──────── EXTRAIT FOURNI ────────
Aller au contenu. | Aller à la navigation

Narthex - Art Sacré, patrimoine, création.

Bonjour, notre site va bénéficier d’une refonte dans les prochains mois. L’activité de Narthex est actuellement réduite. Nous vous remercions de votre compréhension.

Caroline Duchatelet, un souffle au seuil du visible - De l'atelier... à la Tourette II/II

Publié le : 11 Janvier 2022
Depuis dix ans, l’artiste Caroline Duchatelet élabore de courts films silencieux et contemplatifs. Elle y enregistre les jeux de la lumière à l’aube ou au crépuscule et par temps instables et s’intéresse à la vibration essentielle des formes, au seuil du visible. De l’atelier au couvent dominicain de la Tourette où ses « Souffles » sont exposés jusqu’au 15 janvier 2022, sous le commissariat du Frère Marc Chauveau, elle nous convie à accueillir avec elle les infinies transformations du réel à travers ses vidéos et photogrammes. Voici le second volet de cette rencontre avec l'artiste.
──────── DONNÉES FOURNIES ────────
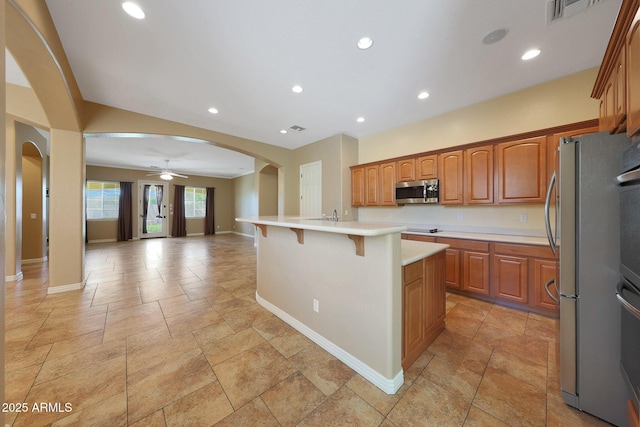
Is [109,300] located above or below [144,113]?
below

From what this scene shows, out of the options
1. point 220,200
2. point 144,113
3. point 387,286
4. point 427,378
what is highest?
point 144,113

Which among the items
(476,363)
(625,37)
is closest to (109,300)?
(476,363)

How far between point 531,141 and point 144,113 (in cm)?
562

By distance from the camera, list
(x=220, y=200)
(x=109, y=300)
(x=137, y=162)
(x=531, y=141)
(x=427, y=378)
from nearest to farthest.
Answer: (x=427, y=378)
(x=531, y=141)
(x=109, y=300)
(x=137, y=162)
(x=220, y=200)

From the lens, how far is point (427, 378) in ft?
5.40

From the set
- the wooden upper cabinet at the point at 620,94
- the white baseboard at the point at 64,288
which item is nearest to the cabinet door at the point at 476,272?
the wooden upper cabinet at the point at 620,94

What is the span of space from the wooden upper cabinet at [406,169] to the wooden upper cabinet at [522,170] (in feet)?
3.80

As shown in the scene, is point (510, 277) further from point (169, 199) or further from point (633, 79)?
point (169, 199)

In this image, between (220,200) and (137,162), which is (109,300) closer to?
(137,162)

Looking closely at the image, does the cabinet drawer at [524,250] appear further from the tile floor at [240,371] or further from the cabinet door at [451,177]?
the cabinet door at [451,177]

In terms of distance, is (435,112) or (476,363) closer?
(476,363)

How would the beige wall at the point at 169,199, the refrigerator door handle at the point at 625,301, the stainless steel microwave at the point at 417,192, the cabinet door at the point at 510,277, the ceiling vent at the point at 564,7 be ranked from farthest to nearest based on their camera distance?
the beige wall at the point at 169,199 → the stainless steel microwave at the point at 417,192 → the cabinet door at the point at 510,277 → the ceiling vent at the point at 564,7 → the refrigerator door handle at the point at 625,301

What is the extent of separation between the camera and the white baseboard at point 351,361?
5.03 feet

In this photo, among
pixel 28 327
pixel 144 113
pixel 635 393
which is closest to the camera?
pixel 635 393
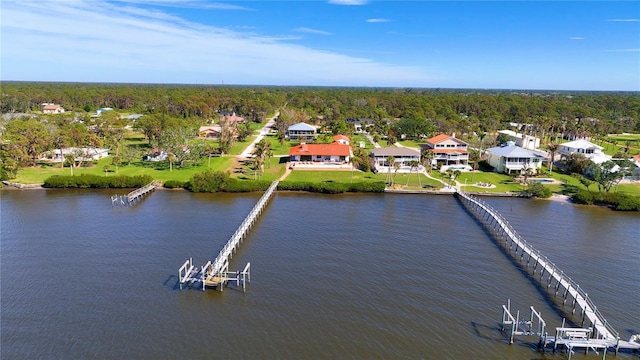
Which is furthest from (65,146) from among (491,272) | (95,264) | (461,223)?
(491,272)

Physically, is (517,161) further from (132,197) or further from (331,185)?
(132,197)

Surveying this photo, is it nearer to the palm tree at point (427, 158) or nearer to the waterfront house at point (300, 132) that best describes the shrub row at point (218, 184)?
the palm tree at point (427, 158)

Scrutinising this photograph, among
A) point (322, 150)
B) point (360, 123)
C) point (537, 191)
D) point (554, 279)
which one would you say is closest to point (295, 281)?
────────
§ CONSIGNE
Recopiez mot pour mot le passage de l'article sur Caroline Duchatelet allant de « Publié le : 11 » à « rencontre avec l'artiste. ».

§ RÉPONSE COMPLÈTE
Publié le : 11 Janvier 2022
Depuis dix ans, l’artiste Caroline Duchatelet élabore de courts films silencieux et contemplatifs. Elle y enregistre les jeux de la lumière à l’aube ou au crépuscule et par temps instables et s’intéresse à la vibration essentielle des formes, au seuil du visible. De l’atelier au couvent dominicain de la Tourette où ses « Souffles » sont exposés jusqu’au 15 janvier 2022, sous le commissariat du Frère Marc Chauveau, elle nous convie à accueillir avec elle les infinies transformations du réel à travers ses vidéos et photogrammes. Voici le second volet de cette rencontre avec l'artiste.